Overcrowding and the creation of slums- violent places full of the world's most dangerous resource, unemployed and desperate young men- are a huge problem all over the third world (and many parts of the first, so no nose-looking-downing).  But even aside from that, a shift like this changes the very nature of a country in ways that are incredibly difficult, if not impossible, to predict.   If Yemen survives the next 50 or 100 years (which in one form or another it will, barring the unpredictability of water), it could be united and untied a dozen times, but and increasing urban nature will be the most important thing.  Migration patterns matter, but they are often too slow to be appreciated, especially these days.  Looking at the history of the world, the moving of people, the destruction and creation of farmland, the handling of resources, are what eventually drives things.  Of course, leadership matters, especially in resource management, but the slow population trends will affect its politics far more than any one president or jihadist ever could. 

I guess I don't really have a point.  Maybe it is just fascinating to think that while we ponder statesmenship and parse statements and agonize about drones, the factors that really affect long-term destiny are slowly grinding under our feet, and this first draft of history will be barely noticeable when papered over humanity's palimpsest.  

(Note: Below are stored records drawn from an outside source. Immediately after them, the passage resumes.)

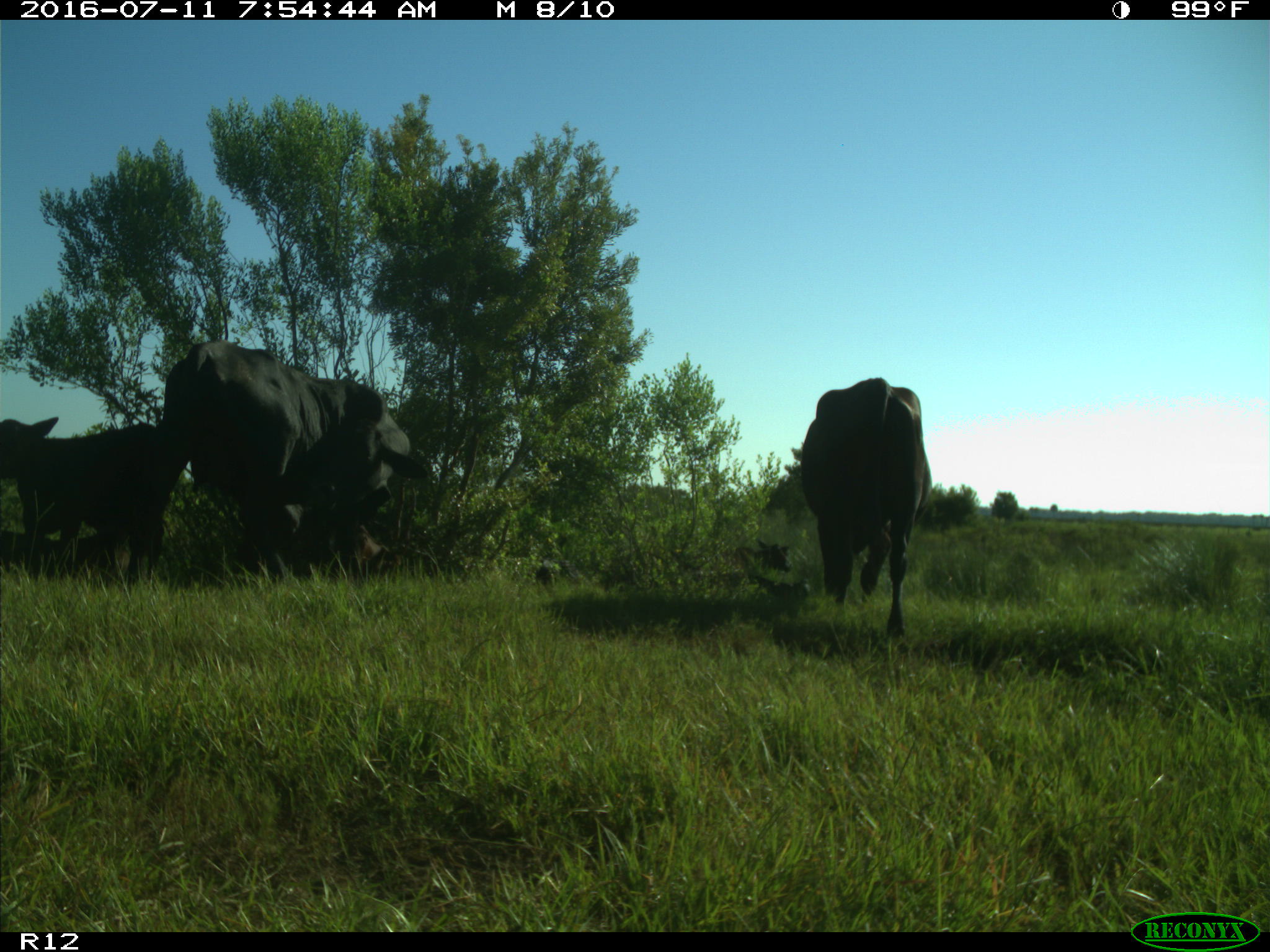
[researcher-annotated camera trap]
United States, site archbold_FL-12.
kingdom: Animalia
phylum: Chordata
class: Mammalia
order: Artiodactyla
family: Bovidae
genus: Bos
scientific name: Bos taurus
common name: domestic cow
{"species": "Bos taurus (domestic cow)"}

(Incidentally, at some point I'd like to post my scatter-shot thoughts on the Homesteader and Newlands Reclamation Acts, which were the might of the federal government creating the land for farmers, and what that means for today's politics- essentially, the myth of the "real Americans who don't need the government" and how liberalism can work with and help independent, hard-working industrious people.  If you guys will indulge me.)

1 comment:

  1. A note on your potential scatter-shot thoughts on the two acts: Those are two great examples (and less well-known)of exactly what you're talking about. However, you are probably aware that the Homestead Act was widely abused by land speculators and turned out to not be as good of a deal as it sounded for a good amount of people moving west.